After teammate Stoffel Vandoorne broke two front wings on Austria's high kerbs in practice and Alonso broke another in qualifying, the team ran out of new-spec wings to fit to the car ahead of Sunday's race. Under parc ferme regulations, a change of wing specification between qualifying and the race is punished by a pit lane start and therefore Alonso dropped from his 13th-place starting position to the very back of the field.

After fighting his way back to eighth he revealed that he had no idea how the new front wing would perform ahead of the race.

"We didn't know how the car was going to work, especially after we opted to put one of last year's wings for the race," he said. "We didn't even know what flap angle to put on it, because this car had never run with this wing so we went a little bit blindsided into the race."

As Alonso ran in 19th place during the first stint he appeared frustrated in his comments on team radio, saying "I will not do 71 laps here". After the race he said tyre management was the key to his performance, even if he did not fully understand why McLaren had a tyre advantage.

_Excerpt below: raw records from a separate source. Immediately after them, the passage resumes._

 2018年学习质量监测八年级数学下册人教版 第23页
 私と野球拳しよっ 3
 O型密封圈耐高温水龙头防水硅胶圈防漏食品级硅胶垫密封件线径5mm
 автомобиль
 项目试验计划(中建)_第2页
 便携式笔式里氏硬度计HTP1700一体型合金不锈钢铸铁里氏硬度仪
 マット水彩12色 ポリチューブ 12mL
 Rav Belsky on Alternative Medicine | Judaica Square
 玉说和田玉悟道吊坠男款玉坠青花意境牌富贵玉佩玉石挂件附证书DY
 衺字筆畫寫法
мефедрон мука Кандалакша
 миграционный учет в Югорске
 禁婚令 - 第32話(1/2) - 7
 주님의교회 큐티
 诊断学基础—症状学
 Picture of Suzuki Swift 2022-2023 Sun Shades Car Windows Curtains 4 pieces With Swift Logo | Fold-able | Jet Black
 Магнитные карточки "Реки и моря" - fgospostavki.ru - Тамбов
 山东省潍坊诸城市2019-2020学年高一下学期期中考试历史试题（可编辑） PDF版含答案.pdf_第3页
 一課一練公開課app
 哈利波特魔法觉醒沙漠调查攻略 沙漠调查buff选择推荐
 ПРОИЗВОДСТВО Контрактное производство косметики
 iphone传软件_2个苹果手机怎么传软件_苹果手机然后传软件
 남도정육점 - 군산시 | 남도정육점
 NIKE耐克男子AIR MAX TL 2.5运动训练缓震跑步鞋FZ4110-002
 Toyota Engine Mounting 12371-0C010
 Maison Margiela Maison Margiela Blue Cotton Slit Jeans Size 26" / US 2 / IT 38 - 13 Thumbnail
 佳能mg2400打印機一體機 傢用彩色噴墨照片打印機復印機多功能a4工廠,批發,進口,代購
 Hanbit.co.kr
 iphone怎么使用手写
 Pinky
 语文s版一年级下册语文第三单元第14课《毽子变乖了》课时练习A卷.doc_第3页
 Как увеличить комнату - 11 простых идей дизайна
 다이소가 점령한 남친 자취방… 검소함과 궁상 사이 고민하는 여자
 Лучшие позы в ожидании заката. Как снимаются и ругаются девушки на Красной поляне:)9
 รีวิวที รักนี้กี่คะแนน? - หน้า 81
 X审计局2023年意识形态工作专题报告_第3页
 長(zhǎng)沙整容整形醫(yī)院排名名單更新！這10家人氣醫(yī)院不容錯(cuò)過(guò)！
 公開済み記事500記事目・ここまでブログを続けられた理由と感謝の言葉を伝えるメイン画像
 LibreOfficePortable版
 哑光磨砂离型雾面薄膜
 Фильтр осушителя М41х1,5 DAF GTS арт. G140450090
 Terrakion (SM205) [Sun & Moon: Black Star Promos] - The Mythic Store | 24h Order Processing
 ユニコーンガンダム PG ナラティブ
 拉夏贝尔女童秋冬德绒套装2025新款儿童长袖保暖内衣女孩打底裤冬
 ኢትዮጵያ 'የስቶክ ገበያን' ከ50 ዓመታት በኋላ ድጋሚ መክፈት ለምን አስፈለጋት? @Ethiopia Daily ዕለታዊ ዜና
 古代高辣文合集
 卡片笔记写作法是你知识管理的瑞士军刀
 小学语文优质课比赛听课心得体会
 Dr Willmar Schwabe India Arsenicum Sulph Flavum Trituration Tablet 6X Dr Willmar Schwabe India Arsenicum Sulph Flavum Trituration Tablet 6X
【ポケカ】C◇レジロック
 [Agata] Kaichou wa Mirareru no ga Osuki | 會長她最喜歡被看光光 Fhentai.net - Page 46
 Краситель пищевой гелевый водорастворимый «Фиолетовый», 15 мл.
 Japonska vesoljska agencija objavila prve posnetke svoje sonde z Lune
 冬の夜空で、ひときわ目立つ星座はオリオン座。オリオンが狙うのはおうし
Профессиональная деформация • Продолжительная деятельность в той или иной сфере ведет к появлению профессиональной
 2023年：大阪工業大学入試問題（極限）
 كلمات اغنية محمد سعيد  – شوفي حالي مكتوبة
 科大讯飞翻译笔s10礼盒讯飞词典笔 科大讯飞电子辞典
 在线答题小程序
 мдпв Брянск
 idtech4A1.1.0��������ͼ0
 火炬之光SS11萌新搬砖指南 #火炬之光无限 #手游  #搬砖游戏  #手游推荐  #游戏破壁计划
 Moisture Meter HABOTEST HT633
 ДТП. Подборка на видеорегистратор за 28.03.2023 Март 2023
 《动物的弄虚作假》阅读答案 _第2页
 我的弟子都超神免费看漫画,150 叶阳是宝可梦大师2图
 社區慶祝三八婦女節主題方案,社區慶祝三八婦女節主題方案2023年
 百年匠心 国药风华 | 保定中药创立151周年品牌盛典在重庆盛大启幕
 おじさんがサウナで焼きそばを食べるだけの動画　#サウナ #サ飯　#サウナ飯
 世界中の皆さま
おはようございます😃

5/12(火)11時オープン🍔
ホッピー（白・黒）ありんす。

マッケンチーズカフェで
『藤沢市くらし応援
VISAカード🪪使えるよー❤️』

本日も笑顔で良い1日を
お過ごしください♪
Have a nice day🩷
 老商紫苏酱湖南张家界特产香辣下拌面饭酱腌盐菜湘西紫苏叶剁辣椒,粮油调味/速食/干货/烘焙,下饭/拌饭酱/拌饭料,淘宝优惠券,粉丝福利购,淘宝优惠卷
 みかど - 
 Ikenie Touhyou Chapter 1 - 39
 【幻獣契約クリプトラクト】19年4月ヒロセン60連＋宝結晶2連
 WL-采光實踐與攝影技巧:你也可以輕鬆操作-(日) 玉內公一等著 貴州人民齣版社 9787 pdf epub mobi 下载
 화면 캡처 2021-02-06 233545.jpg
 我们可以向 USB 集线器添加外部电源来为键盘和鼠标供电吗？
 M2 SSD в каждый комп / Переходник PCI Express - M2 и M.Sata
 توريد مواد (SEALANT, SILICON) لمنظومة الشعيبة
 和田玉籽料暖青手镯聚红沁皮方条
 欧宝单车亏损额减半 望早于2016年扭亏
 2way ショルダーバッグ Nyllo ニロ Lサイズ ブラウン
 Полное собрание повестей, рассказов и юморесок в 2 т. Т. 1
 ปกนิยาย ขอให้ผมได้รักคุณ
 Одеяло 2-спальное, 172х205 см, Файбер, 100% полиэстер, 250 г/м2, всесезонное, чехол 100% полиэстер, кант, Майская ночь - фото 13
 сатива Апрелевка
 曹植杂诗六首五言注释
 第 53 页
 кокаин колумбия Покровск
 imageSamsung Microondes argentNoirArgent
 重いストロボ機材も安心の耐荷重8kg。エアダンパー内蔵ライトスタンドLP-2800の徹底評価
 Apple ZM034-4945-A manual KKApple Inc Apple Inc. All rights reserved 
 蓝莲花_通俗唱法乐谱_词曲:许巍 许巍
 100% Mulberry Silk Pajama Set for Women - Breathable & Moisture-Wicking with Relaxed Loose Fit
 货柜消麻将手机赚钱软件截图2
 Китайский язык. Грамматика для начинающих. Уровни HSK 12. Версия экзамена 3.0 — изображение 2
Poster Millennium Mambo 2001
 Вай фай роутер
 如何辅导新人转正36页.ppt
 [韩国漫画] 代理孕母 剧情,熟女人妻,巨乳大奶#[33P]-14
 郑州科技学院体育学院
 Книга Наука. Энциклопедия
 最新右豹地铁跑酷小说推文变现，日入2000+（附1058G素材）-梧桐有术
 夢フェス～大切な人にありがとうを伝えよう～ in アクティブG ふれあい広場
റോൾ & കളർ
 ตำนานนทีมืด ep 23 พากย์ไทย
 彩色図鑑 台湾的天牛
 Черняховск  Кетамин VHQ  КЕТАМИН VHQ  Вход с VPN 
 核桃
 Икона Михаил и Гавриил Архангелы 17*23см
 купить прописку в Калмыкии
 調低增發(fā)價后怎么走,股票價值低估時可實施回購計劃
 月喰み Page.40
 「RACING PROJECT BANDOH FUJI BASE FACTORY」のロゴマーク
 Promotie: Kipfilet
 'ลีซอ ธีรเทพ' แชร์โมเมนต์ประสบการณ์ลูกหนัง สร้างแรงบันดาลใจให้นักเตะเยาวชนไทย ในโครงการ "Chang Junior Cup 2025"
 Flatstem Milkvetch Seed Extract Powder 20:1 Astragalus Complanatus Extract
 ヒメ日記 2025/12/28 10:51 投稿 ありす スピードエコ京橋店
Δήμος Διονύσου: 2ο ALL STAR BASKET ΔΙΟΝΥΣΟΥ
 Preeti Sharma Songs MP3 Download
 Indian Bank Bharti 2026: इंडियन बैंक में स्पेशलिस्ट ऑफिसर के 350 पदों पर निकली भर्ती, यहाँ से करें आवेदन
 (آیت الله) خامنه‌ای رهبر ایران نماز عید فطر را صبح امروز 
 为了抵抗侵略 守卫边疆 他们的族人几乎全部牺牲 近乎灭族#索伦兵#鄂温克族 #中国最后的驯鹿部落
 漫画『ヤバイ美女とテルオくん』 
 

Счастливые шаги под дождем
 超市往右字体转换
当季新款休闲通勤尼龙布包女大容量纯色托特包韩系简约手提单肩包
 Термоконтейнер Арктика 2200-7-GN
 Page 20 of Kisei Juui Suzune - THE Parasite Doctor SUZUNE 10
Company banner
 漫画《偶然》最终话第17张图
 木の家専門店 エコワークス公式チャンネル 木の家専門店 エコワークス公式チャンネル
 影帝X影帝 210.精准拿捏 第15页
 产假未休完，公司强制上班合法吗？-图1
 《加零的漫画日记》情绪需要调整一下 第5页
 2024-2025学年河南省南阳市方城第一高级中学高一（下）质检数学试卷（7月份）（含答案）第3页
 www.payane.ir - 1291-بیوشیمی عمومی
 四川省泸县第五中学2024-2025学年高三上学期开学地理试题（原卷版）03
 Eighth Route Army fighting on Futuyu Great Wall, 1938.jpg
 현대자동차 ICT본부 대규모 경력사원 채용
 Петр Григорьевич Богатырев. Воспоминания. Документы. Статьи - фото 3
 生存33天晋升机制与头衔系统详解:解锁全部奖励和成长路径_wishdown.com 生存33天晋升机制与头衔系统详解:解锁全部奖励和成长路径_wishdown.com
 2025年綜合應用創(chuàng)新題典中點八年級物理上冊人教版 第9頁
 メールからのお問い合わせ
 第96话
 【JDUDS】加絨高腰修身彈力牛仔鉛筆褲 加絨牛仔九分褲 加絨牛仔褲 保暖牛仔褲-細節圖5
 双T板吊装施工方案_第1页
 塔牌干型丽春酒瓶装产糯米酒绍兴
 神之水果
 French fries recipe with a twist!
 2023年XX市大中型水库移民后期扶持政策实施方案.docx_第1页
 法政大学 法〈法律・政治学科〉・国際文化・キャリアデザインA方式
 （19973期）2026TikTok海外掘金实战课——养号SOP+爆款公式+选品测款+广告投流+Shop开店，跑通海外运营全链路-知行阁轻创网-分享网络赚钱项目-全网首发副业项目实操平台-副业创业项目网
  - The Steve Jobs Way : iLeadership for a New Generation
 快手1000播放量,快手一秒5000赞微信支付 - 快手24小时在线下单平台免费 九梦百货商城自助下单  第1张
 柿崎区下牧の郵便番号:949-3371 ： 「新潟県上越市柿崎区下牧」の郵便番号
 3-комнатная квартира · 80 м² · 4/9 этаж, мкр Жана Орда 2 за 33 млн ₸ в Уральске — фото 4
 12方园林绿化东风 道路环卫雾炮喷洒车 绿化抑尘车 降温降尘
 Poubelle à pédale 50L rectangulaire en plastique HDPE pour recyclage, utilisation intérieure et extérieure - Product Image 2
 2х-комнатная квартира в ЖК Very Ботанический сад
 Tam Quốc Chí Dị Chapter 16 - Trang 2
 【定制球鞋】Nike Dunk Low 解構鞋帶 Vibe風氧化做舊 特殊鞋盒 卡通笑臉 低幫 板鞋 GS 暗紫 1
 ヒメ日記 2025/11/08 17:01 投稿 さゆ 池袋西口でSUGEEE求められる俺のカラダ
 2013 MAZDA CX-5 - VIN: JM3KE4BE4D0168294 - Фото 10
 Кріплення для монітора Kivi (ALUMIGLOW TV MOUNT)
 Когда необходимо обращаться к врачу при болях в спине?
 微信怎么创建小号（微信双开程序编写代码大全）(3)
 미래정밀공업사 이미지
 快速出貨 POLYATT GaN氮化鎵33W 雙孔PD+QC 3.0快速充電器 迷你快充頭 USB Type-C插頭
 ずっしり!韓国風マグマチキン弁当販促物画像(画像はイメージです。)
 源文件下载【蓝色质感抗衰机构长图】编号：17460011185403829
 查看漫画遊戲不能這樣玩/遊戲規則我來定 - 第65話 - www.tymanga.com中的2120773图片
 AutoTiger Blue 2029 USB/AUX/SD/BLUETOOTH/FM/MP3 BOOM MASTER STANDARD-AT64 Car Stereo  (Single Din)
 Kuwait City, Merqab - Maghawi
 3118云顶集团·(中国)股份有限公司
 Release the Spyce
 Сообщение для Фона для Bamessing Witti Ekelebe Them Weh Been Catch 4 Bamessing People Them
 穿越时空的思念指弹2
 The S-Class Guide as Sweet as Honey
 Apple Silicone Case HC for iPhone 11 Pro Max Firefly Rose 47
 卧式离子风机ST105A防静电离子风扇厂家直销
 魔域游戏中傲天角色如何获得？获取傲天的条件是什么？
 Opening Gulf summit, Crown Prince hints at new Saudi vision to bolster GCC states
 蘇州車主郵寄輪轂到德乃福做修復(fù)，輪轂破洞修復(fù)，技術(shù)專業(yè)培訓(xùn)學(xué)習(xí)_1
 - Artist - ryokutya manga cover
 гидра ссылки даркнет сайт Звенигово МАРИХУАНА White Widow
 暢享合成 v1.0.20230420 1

"I delivered the goods, as I said to the team on the radio. We started the race targeting a points finish and I delivered them. But it was a race not without many troubles, especially in the beginning when we were in the middle of a lot of traffic and we were completely stuck there because we were following six or seven cars that were all together.

"After the pit stops I think a lot of people started to have problems with rear tyre blisters, we didn't and that's what allowed us to move up the order in the last few laps. We have to understand why we didn't suffer from blistering, if we did something different compared to the other teams because that was the key for coming through the field."